Así mismo, se explica –ojo, en Hechos Probados- que el derecho de “decidir” se mutó en derecho “a presionar” al Gobierno para que hubiera una salida dialogada y pactada para la celebración de un Referéndum. Una perla que no puede salir indemne ante futuros recursos y otras acciones jurídicas fuera de nuestras fronteras: El tribunal Supremo ha condenado a penas de entre 9 a 13 años de prisión a 9 personas por ejercer el mutado “derecho a presionar”, es decir, por ejercer el derecho de protesta pacífico.
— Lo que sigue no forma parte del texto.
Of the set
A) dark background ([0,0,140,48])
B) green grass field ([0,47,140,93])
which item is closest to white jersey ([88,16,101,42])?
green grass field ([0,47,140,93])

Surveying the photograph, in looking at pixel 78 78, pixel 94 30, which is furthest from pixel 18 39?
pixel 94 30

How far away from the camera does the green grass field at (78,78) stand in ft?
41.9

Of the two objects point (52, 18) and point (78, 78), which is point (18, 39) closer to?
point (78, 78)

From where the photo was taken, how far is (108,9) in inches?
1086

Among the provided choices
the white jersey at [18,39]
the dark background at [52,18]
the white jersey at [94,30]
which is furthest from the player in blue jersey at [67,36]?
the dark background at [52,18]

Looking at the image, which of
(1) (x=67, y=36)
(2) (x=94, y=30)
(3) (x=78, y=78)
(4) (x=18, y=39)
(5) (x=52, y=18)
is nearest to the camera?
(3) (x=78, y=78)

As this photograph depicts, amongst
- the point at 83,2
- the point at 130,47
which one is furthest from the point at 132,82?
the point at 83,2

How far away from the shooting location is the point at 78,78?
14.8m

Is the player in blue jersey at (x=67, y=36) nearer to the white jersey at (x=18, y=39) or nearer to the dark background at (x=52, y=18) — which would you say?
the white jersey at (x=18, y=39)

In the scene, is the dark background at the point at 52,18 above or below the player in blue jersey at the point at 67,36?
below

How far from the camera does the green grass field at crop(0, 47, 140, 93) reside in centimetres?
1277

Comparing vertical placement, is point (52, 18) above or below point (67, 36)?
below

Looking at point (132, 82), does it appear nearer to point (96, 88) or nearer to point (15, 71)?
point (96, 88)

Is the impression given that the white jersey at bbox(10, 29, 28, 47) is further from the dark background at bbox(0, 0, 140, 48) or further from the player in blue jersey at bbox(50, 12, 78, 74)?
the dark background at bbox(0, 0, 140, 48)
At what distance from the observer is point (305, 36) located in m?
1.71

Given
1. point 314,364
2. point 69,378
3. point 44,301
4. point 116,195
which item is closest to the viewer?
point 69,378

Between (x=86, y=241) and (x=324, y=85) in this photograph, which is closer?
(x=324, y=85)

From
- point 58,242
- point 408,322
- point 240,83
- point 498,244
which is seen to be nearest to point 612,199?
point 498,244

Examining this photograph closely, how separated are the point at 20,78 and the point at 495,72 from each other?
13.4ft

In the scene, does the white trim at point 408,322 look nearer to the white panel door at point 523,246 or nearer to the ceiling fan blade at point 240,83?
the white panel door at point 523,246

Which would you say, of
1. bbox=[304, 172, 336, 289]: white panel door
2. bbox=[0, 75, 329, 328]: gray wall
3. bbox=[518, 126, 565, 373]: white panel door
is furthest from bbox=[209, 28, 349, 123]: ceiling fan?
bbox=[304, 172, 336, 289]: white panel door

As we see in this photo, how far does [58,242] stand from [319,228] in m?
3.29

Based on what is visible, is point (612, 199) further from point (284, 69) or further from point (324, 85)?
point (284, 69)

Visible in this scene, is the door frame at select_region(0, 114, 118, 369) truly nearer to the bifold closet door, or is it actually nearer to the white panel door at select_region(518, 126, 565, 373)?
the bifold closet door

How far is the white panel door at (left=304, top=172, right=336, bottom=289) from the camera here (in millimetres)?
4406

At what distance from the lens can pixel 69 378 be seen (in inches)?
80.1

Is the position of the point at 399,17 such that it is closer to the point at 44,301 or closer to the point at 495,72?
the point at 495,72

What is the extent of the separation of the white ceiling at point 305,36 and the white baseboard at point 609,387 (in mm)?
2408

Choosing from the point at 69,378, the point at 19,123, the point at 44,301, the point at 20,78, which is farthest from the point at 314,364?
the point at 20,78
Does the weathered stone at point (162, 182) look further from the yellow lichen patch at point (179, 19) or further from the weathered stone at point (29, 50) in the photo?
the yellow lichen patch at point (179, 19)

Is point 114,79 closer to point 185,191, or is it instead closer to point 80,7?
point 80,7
Sin duda, jurídicamente hablando, la sentencia es arbitraria y promueve un espacio de inseguridad jurídica intolerable en un estado democrático. Lo normal es que la ciudadanía se movilice contra este agravio que ataca profundamente los pilares básicos de nuestro sistema. Nos han dicho persistentemente tanto el Tribunal Supremo como el Tribunal Constitucional en numerosas sentencias que nos hemos dado una democracia “no militante”, que permite la expresión de ideas, incluso contrarias a nuestro sistema; a la vista está que ese sí es un gran engaño.